- Asebu Location of Asebu in Central Region, South Ghana
- Coordinates: 5°12′53″N 1°12′36″W﻿ / ﻿5.21472°N 1.21000°W
- Country: Ghana
- Region: Central Region
- District: Abura-Asebu-Kwamankese District
- Elevation: 13 m (43 ft)
- Time zone: GMT
- • Summer (DST): GMT

= Asebu =

Asebu (also known as Sabou) is a town and a former Fante chiefdom in the Abura/Asebu/Kwamankese District, Central Region, Ghana. In the history of the Gold Coast, Asebu is notable for being the first Fante chiefdom to sign a treaty with the Dutch Republic.

==History==
Asebu Amanfi, also known as The Giant of Asebu. was a Warrior King and the founder of Asebu Kingdom.

The Treaty of Asebu, signed in 1612, allowed the Dutch to establish Fort Nassau at Mouri, now known as Moree.
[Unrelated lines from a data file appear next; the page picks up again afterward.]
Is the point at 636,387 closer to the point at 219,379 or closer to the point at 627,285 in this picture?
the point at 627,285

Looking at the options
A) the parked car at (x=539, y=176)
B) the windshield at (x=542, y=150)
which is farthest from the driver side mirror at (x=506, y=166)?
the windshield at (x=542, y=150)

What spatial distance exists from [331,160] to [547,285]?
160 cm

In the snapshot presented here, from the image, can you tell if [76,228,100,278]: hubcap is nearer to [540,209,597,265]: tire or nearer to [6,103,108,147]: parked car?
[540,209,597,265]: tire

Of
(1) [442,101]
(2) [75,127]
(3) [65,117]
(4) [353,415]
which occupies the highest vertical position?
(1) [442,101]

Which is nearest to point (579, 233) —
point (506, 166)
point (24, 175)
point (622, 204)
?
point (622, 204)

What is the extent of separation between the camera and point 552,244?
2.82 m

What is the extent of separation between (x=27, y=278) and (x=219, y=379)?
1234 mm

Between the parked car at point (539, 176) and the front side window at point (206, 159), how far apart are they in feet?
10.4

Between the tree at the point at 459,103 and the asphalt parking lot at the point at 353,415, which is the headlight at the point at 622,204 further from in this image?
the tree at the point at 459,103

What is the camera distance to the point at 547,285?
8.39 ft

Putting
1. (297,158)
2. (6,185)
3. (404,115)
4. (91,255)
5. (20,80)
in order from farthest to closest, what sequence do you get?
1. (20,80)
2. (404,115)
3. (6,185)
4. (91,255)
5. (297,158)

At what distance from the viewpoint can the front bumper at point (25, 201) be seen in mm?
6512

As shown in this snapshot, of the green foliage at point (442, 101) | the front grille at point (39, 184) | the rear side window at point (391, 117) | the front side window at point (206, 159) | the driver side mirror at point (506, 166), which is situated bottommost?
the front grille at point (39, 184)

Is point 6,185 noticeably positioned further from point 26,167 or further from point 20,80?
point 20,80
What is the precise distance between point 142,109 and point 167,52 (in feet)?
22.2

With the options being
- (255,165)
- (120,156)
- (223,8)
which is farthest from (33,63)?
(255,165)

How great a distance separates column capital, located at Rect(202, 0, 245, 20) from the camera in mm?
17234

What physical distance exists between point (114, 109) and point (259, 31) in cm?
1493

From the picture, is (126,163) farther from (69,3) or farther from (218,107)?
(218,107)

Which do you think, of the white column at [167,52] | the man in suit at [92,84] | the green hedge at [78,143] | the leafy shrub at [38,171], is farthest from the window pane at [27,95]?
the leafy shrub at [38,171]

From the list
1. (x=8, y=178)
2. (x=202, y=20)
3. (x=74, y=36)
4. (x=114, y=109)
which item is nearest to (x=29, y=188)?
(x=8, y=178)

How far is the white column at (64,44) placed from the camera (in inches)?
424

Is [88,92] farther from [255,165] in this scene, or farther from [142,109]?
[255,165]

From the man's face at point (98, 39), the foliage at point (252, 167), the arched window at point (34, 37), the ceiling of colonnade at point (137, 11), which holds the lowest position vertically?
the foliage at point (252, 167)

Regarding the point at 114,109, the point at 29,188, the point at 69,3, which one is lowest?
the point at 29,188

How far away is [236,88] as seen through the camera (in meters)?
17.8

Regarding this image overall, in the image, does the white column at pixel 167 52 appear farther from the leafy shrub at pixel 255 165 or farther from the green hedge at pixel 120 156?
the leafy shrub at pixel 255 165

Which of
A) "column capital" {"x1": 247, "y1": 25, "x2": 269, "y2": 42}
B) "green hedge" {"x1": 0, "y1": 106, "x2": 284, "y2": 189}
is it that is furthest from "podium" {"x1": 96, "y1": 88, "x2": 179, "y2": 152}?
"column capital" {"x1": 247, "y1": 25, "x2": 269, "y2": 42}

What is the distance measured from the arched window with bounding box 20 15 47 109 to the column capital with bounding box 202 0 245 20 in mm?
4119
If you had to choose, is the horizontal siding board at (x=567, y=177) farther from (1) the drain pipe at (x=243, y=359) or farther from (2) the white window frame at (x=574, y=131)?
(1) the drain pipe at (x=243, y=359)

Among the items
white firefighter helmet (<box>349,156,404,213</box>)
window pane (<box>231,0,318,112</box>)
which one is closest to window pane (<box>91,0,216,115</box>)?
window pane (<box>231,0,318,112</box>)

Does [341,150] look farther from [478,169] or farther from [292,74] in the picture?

This was the beginning of the Dutch presence on the coast. In the mid-17th century, Asebu fought a series of wars against the Fante Confederacy, eventually falling into their sphere of influence by the 1680s and becoming permanently integrated into Fante by the 1720s.

==Festivals==

Apayam is celebrated in all settlements. Its main features are remembrance of the dead and the training of the youth to defend the towns, using toy guns fashioned from bamboo branches and bullets from ‘abrober’ seeds.

Apayamkese festival is aimed at uniting all the people of the traditional area and also to take stock of their activities in the past year. Apayamkese festival is a new observance initiated by the reigning paramount chief. In 2010, the festival will run from 14 to 21 November in Asebu.

'Kae Ako' Festival is also celebrated in the northern parts of the traditional area. It is observed with Asafo drumming and musketry to remember a past hero (Ako) who gave his life to save the Asebus. It assures the people of their capability to defend themselves should they be attacked.